The expected revenue for the seller in an English auction can be
either higher or lower than for a first-price sealed bid auction,
depending on exact parameter values.

Moreover, neither the English auction nor the first-price sealed bid
auction (augmented with a reserve price) is optimal for the seller
when the bidders are asymmetric.  Rather, let v_i_k denote the
valuation of bidder i of type k, k = 1,2, and define

                             [1  - F_k(v_i_k)]
    J_k(v_i_k)  =  v_i_k  -  -----------------

    r_k  =  J_k(v_0)  =  reservation price for class k.

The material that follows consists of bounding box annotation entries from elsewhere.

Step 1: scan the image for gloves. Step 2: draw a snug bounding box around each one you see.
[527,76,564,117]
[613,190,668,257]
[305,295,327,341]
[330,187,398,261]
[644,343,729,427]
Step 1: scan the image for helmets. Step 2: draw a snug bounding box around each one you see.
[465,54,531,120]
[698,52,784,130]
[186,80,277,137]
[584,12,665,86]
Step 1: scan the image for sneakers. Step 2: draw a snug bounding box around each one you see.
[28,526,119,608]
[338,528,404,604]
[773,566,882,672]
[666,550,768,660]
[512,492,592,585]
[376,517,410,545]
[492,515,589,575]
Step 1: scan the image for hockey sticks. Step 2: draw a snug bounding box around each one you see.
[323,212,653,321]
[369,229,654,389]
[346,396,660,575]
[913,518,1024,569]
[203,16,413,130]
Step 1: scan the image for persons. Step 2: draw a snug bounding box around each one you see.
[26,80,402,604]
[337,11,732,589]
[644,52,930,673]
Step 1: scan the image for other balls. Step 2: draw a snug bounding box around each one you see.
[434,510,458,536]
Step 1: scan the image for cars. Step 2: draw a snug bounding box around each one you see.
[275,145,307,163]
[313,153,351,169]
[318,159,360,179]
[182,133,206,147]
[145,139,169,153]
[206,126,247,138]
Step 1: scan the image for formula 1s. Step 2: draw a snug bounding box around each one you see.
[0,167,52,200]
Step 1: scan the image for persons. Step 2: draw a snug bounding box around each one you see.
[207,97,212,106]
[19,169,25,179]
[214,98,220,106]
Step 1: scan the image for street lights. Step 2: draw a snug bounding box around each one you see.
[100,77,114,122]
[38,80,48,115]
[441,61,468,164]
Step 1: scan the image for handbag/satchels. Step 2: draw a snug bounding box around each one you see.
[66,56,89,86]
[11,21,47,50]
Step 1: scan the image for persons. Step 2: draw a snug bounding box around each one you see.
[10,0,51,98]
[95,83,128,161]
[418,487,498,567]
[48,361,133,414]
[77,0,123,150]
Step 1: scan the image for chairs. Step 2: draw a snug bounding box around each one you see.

The following can then be shown (p. 715)

     For the auction mechanism that maximizes the seller's expected
     revenue, the seller awards the item to the bidder i in class k
     with the highest value of J_k(v_i_k), assuming that v_i_k is
     such that J_k(v_i_k) exceeds r_k.

Consequently, the optimal auction mechanism for the seller is now
discriminatory, in the sense that there is a possibility that one
bidder succeeds despite another bidder's having a higher valuation.
This is so because asymmetry means that F_1 differs from F_2 so that
J_1(v) differs from J_2(v).  Suppose, for example, that classes 1
and 2 each contain precisely one bidder, and that

       v_1_2   is greater than   v_1_1  ;

       J_1(v_1_1)  is greater than  J_2(v_1_2) ,

Then the bidder in class 1 with valuation v_1_1 is the successful bidder
despite the fact his valuation is not as high as the valuation v_1_2
of the bidder in class 2.

Which type of bidder receives preferential treatment depends on the
relative shapes of the distribution functions F_1 and F_2.  In
particular, one has the following surprising finding (p. 715):

     If F_1 and F_2 are identical apart from their means (one is a
     translation of the other), then the class of bidders with the
     lower mean valuation is favored by the optimal auction.

How can this be?  By favoring the low-valuation bidders, the seller
raises the probability of awarding the item to someone other than
the bidder who values the item the most, which raises the probability
the seller will receive a lower payment.   

On the other hand, the benefit of this favoritism to the seller is
that the favoritism forces the bidders from the higher valuation
class to bid higher than they otherwise would have, thus driving up
the price on average.

BOTTOM LINE CAUTION:  An ostensibly non-discriminatory sealed bid
auction results in ad-hoc discrimination when the bidders are
asymmetric.  One cannot always judge the degree of discrimination
inherent in an auction mechanism by its superficial aspects.